You think you had a bad day?
Bats Global Markets Inc., the six-year-old equity exchange, saw its debut as a public company go haywire as a system error caused incorrect price quotes and Apple Inc. was halted due to a transaction on its platform.
"It's a pretty inauspicious start," Sam Ginzburg, a partner and head of capital markets at First New York Securities LLC, a New York-based proprietary trading firm, said today in a phone interview.
Recommended For You
Data received by Bloomberg showed Bats's shares, the first ever to be listed on its Lenexa, Kansas-based market, traded for pennies following the initial public offering at $16. Nasdaq OMX Group Inc. later said they were canceled and Bats suspended its own stock until further notice. At the same time, a single trade of 100 shares of Apple, the world's most valuable company, triggered a circuit breaker that paused the stock.
The malfunctions may refocus scrutiny on modern American market structure, where two decades of government regulation have broken the grip of the biggest exchanges and left trading fragmented over as many as 50 venues. Bats, whose name stands for Better Alternative Trading System, rose to prominence in tandem with the explosion of electronic firms that now dominate the buying and selling of stock in the U.S.

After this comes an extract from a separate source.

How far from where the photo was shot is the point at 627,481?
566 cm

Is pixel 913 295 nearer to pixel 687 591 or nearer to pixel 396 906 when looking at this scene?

The Bats website shows its shares changed hands on the company's exchange for $15.25 at 10:45 a.m. New York time. The shares fell below 1 cent, according to data compiled by Bloomberg, in trades that were later voided.
Spokesman Randy Williams couldn't be reached for comment.
"It's not wildly unusual for exchanges to have system issues, but because they happen to go public today it makes it more newsworthy," Mike Shea, a managing partner at Direct Access Partners LLC in New York, said in a phone interview.
A single trade for 100 shares executed on a Bats venue briefly sent Apple down to $542.80, according to data compiled by Bloomberg. The order was executed at 10:57 a.m. New York time. Two more transactions, which sent the stock back above $598, were made before the halt. The stock stayed around that level once trading resumed five minutes later.
Bats sent a notice about 10 minutes before the Apple trade saying it was investigating "system issues" affecting companies with ticker symbols ranging between A and BF. Apple's is AAPL. Bats's ticker is BATS.
Bottom of Range
The third-largest U.S. stock exchange operator raised $100.7 million in its initial public offering yesterday after selling shares at the bottom of the proposed range. Bats sold 6.3 million shares for $16 each on behalf of existing stockholders. The company had offered them for $16 to $18, according to a regulatory filing.
Founded by a high-frequency trader in 2005, Bats was steered to prominence by brokers and traders trying to hold down fees as the New York Stock Exchange and Nasdaq Stock Market bought their biggest electronic rivals.
The exchange operator raised money less than two years after a crash erased $862 billion in less than 20 minutes from U.S. share values, a plunge that some critics linked to the fragmented electronic market structure that helped Bats thrive. The company was initially built to service high-frequency firms like Tradebot Systems Inc., whose chief executive officer founded Bats. Automated trading firm Getco LLC in Chicago and Wedbush Inc., owner of a Los Angeles-based investment bank whose clients include high-speed firms, bought equity stakes.
Bats executed 10.9 percent of U.S. equities volume last month, compared with 10.7 a year earlier, the company said. Its U.S. options market share was less than 3 percent and its two European platforms had a combined share of 25.3 percent of value traded, Bats said.